Hamdi’s signature kebab—deceptively simple; deeply juicy—anchors the menu, but other dishes will rotate monthly. J. Kenji López-Alt’s Insta photos from a recent practice-run lunch are so appealing, you basically want to stagger into your screen.

Güldal and Schult took over the former Tarsan i Jane space at 4012 Leary Way, a worthy predecessor for a kitchen that runs on fire, with no gas or electric range. Right now they’re waiting for a few key items to arrive via the pandemic supply chain. “It’s all up to the tables and chairs,” says Güldal. They’re hoping to be open for dinner by the end of September. I’m especially excited about the couple’s longer-term plans for Turkish-style brunch.

Incredibly, the couple first came to Seattle to do a three-day guest chef stint on the sidewalk in front of Hitchcock in 2021 (they came at the invitation of Grant Rico, another SingleThread alum). Owner Brendan McGill helped fabricate a spit so they could roast lamb; McGill later gifted them the custom rig when they decided soon after to move to this heretofore unfamiliar city. The spit won’t be gathering dust once Hamdi opens; Güldal still plans to do a whole lamb roast on occasion, perhaps monthly.

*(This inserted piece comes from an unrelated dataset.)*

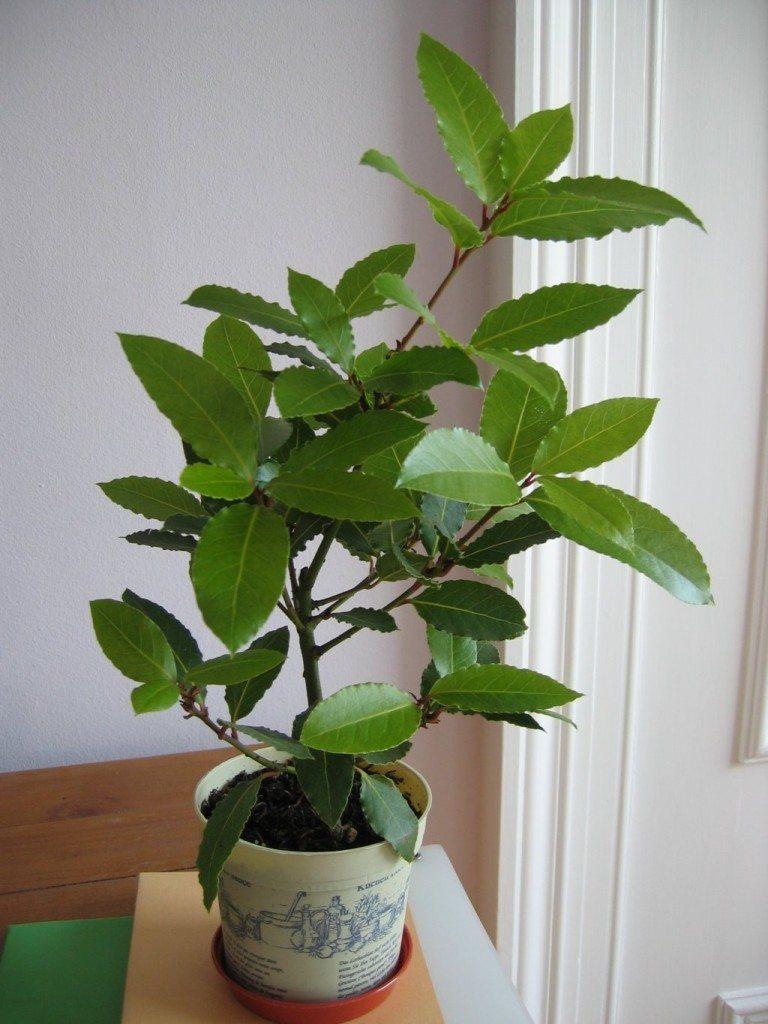 nutrientes-plantas-1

Dreams do come true. When Sun and Erin Hong closed their lunch counter, By Tae, in early 2021, there was talk of moving on “to find our new home.” This can be the restaurant version of telling an acquaintance, “we should really hang out”—even noblest intentions seldom materialize into reality. But the Hongs have made good on their promise. They’ve taken over the former Tippe and Drague spot on Beacon Hill. I love this funky little freestanding building, with a roofline that’s almost crenellated. But not as much as I love Sun Hong’s food.

Back in the Chophouse Row days, Hong served hand rolls from an eight-seat counter, hidden in the heart of the building. The former Bar Ferdinand chef would usually freestyle a few bites in between rolls, each one as impeccably fresh as the main event. Suddenly it made perfect sense to rearrange your entire schedule so you could write your name on each morning’s reservation clipboard.

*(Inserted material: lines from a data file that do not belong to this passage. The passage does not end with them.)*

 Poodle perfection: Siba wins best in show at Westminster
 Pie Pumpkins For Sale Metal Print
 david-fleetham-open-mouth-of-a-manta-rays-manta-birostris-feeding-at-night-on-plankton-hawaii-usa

The new By Tae is far too big for everyone to eat out of Hong’s hand (and, hopefully, for clipboards). It’s more of a bar, with the proper name By Tae Sohn Mat (the latter part Korean for “hand taste”). The website promises grilled meats and vegetables, a bar, a yard.

That crenelated brick building at 3315 Beacon Avenue is now a glorious, unapologetic shade of turquoise. The inside now boasts booths and an L-shaped bar. The Hongs are still raising funds (dig the merch) to wrap everything up, so the opening timeline is still very TBD.